▶ WORK TO DO: Write out every line of the material as it stands, apart from the pictures.

════

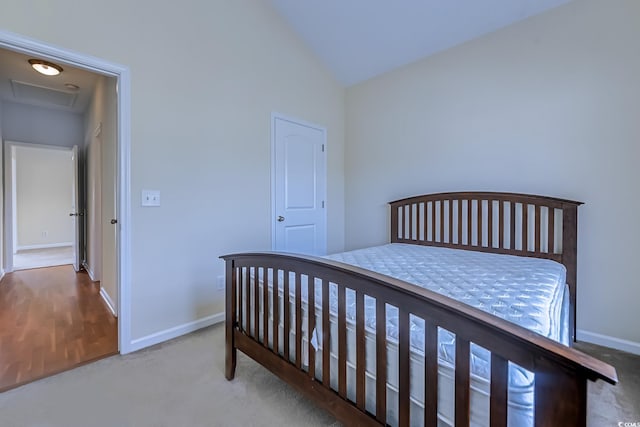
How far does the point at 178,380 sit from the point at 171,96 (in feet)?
6.83

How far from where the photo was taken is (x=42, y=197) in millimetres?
6840

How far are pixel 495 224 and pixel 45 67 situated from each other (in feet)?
15.1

════

▶ TASK ANSWER:
How far does the point at 178,380 sit from the point at 171,96 (in feet)?
6.83

How far from where the photo was taken is (x=42, y=197) in millimetres?
6840

How far are pixel 495 224 and pixel 45 67 situated from each other (in feet)?
15.1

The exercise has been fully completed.